■ Document text
_ _ _ _

Leveraged Buy In (LBI) – the new buzz word in the City

OK, I actually just invented this term myself, but I think it very accurately captures what’s currently going on in the bond and equity markets around the world. For a few years now, private equity funds have taken advantage of low bond yields and high equity earnings yields by issuing lots of debt very cheaply and taking companies private. Finance directors of companies still publicly listed have finally woken up to the threat posed by private equity, and are now increasing leverage voluntarily.

Expedia, the online travel company, has done precisely this, announcing that it is taking advantage of cheap debt to leverage up in an effort to enhance earnings. The company proposed that it would buy back a whopping $3.5bn of its equity, which is about 40% of its outstanding shares. Great news for equity holders – Expedia’s share price is up about 20% so far this month – but leveraging up is the last thing that bond holders want, and the spread on Expedia’s bonds maturing in 2018 shot up from 90 basis points to 210 basis points (a 10% drop in the bonds’ price) after S&P downgraded the bonds to high yield status.

_ _ _ _

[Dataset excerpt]
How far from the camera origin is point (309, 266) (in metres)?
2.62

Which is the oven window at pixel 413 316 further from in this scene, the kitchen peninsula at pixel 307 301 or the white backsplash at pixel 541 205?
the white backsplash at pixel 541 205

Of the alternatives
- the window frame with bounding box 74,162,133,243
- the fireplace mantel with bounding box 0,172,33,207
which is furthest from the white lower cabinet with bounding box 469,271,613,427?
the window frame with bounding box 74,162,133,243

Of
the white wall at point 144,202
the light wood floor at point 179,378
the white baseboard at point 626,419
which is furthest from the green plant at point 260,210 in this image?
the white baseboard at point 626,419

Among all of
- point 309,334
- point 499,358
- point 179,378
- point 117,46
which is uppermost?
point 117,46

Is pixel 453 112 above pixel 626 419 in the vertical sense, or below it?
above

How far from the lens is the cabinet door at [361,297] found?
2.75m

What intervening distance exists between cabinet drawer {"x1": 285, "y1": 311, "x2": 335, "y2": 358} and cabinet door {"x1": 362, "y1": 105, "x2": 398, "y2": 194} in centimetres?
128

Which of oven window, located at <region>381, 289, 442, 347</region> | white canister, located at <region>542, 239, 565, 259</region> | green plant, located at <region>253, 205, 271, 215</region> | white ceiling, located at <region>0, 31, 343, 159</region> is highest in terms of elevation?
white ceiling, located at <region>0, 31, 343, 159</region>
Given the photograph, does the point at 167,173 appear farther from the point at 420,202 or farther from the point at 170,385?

_ _ _ _

■ To be done
According to the article on leveraged buy-ins, how much of its equity did Expedia propose to buy back? These entries were drawn from a separate source.

■ Response
$3.5bn, about 40% of its outstanding shares.